I know a lot of people either didn’t like this or felt it was underwhelming. I also think the more years we move away from Middlesex, the more we won’t talk about it (a book I love, but imagine won’t hold up years down the line).
In this novel, we find ourselves at Brown in 1982 on the eve of graduation. Madeleine is hungover, expecting her parents, and regretting “something” she did last night, even if it wasn’t technically sex. At breakfast she and her parent see her friend Mitchell, a religious studies major they all know, and ask him to join them for breakfast, even though, as he reminds Madeleine, they are not speaking.

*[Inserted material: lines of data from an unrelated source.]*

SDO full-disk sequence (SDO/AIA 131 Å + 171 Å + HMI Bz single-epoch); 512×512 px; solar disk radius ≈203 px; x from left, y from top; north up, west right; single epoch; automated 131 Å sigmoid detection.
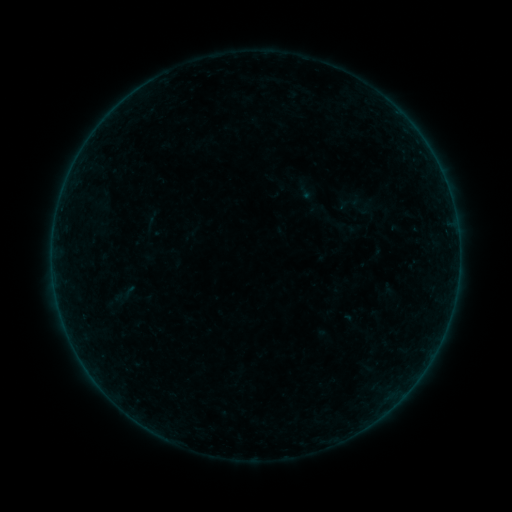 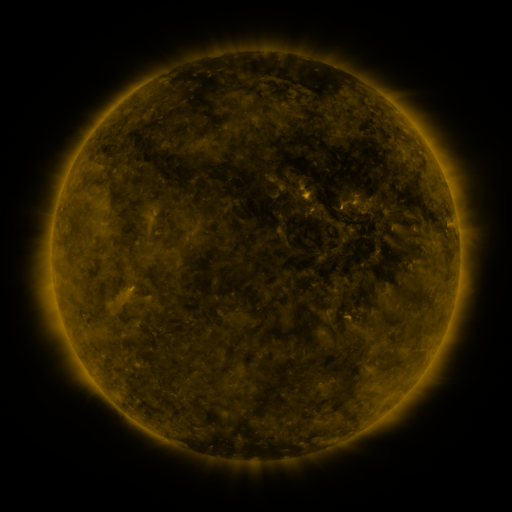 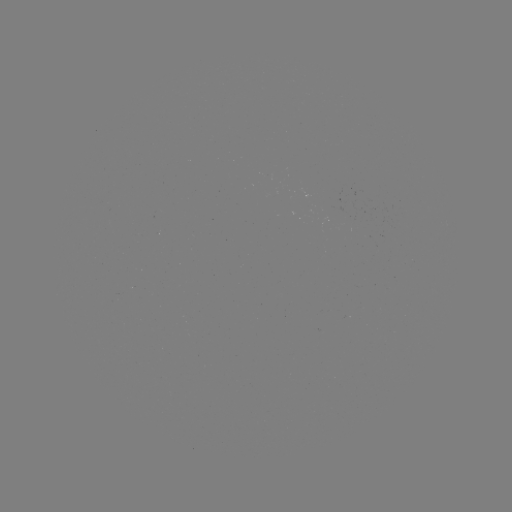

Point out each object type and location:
sigmoid: (305, 190)
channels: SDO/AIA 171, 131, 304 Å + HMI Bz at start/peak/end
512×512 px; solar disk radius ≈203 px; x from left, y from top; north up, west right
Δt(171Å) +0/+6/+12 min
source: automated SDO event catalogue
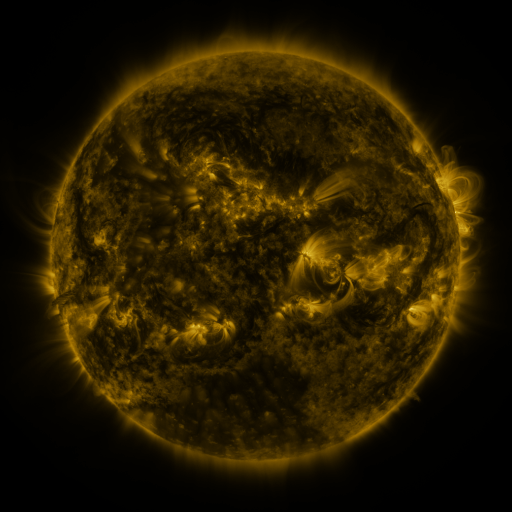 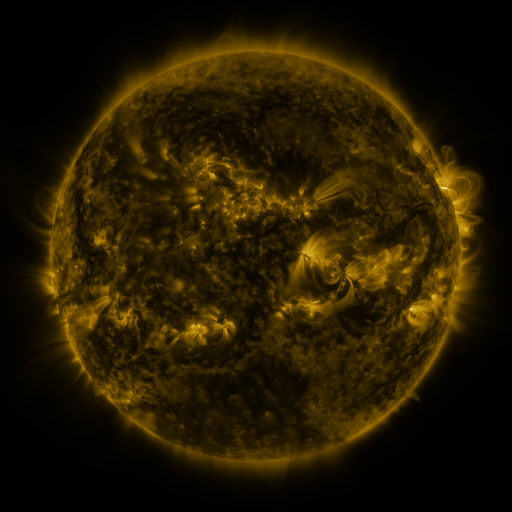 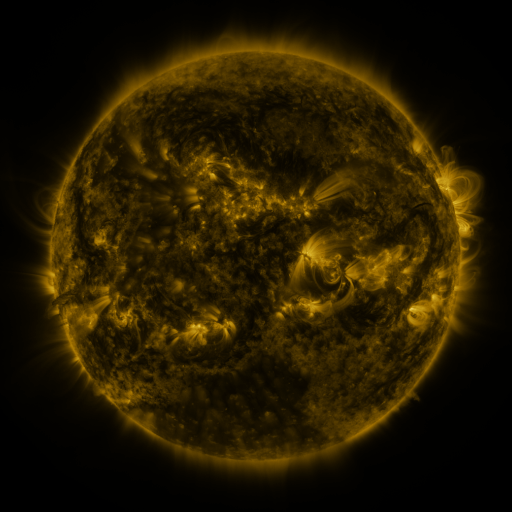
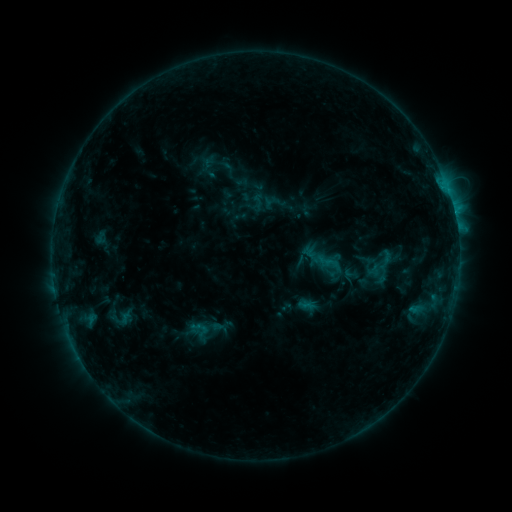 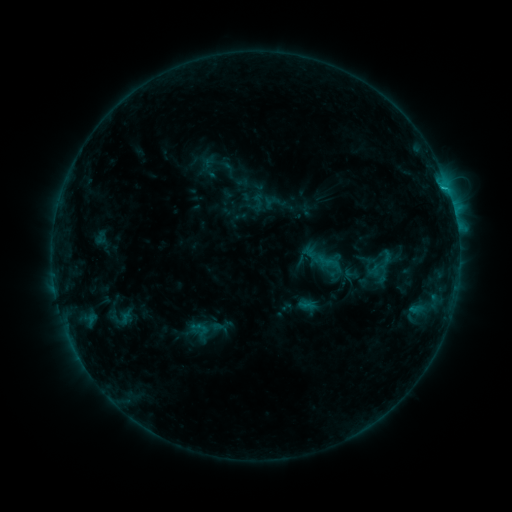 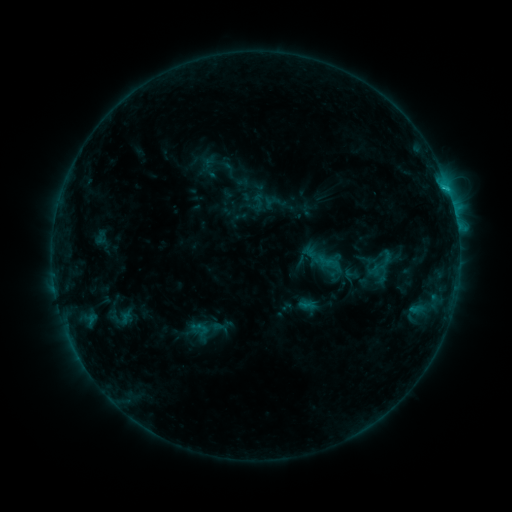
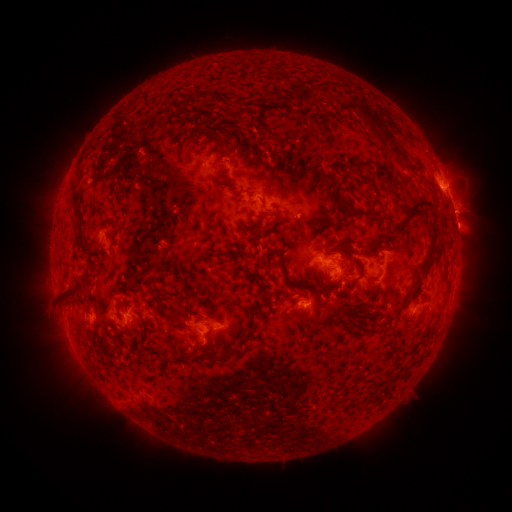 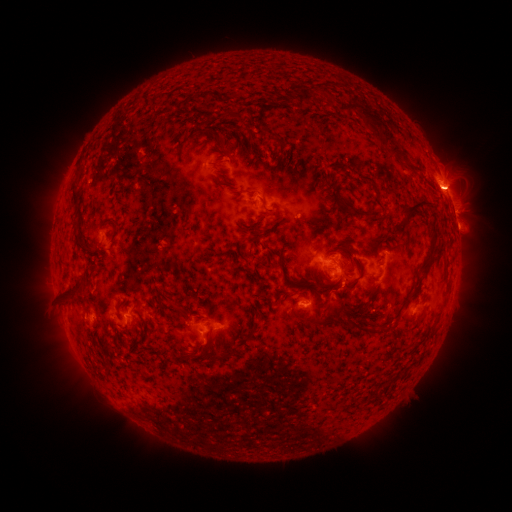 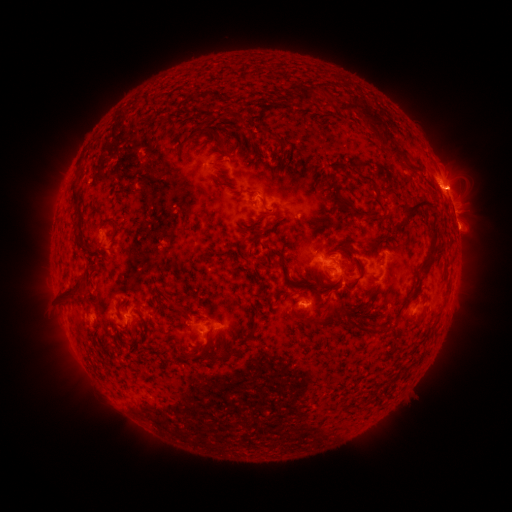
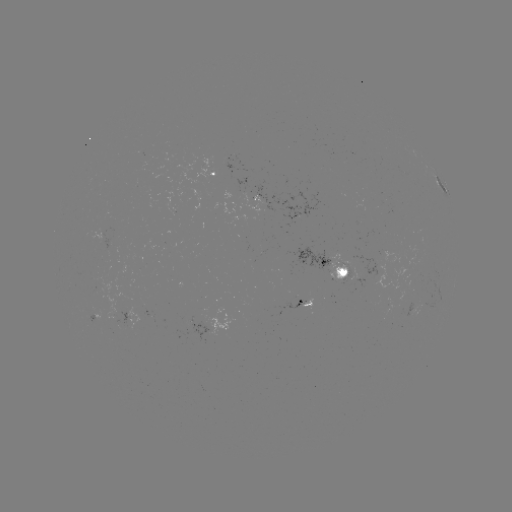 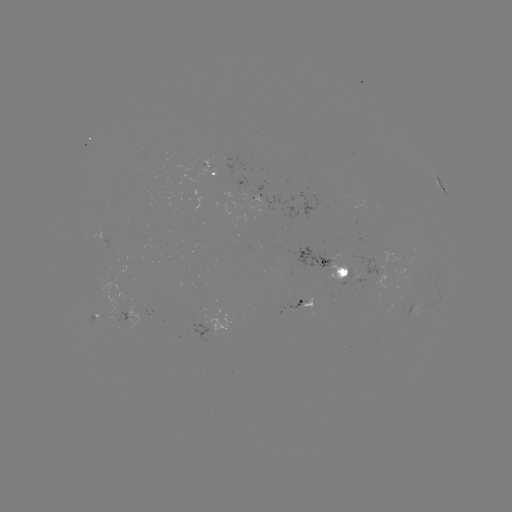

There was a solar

The novel moves forward from this moment both moving in time toward the next year or so in the future, while working backward to fill in backstory and gaps. We learn that Madeleine is an English major waiting to here from Yale graduate school. She’s been working on a thesis about the “Marriage Plot” in 19th century novels, and especially whether or not those conventions still work without the clear social and legal necessities of the heroines in those novels (think about the optimistic possibilities for Austen protagonists, but also the tragic consequences for Isabel Archer or Dorothea Brooke, as well as the dangers and traps of divorce in novels like The Age of Innocence or Anna Karenina). If you were guessing that Jeffrey Eugenides is testing Madeleine’s theories with his own novel, well, you got it. This does create some funny disconnect in the novel because that idea here (Jamesian in its execution) is so obvious that it might well rankle the experiences scholarly reader (who will get all the smart guy allusions), but it’s also fascinating to watch a social novel explore an issue, while also telling a compelling story and create rich characters.
I like the novel obviously, and I had fun with it. It’s people with some characters that feel purposely amalgamated from possible real people — Leonard is kind of supposed to be David Foster Wallace, right?